» **Source material**:
════

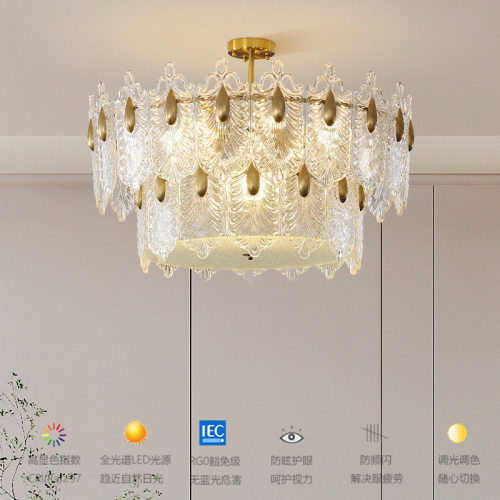 法式宫廷水晶玻璃吊灯客厅餐厅卧室后现代北欧样板房展厅欧式灯饰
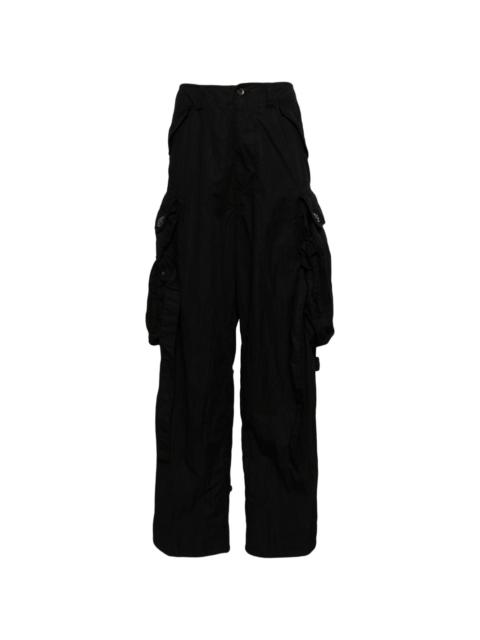 cargo cotton blend trousers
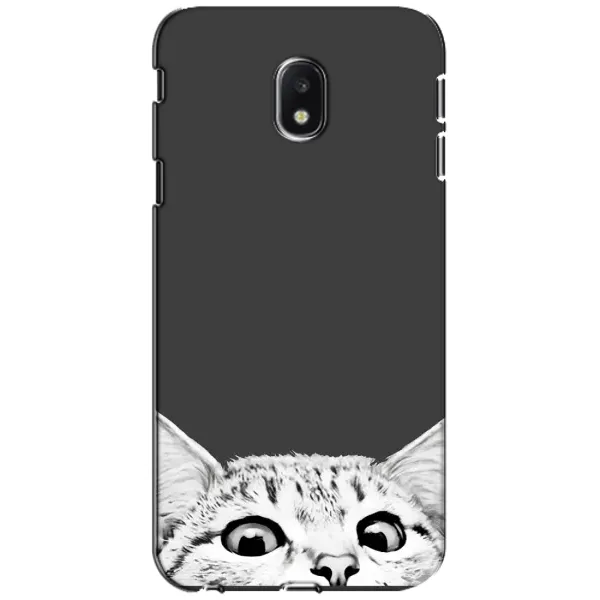 Чохол з принтом «Виглядає котик» для Samsung Galaxy J3 2017 (J330FN EU) Чохол з принтом «Виглядає котик» для Samsung Galaxy J3 2017 (J330FN EU)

════

» **Task requirements**: Where a line contains "cargo cotton blend trousers", begin there and set down exactly each line through the end of the data above, omitting any pictures.

» **Solution for this problem**:
 cargo cotton blend trousers
 Чохол з принтом «Виглядає котик» для Samsung Galaxy J3 2017 (J330FN EU) Чохол з принтом «Виглядає котик» для Samsung Galaxy J3 2017 (J330FN EU)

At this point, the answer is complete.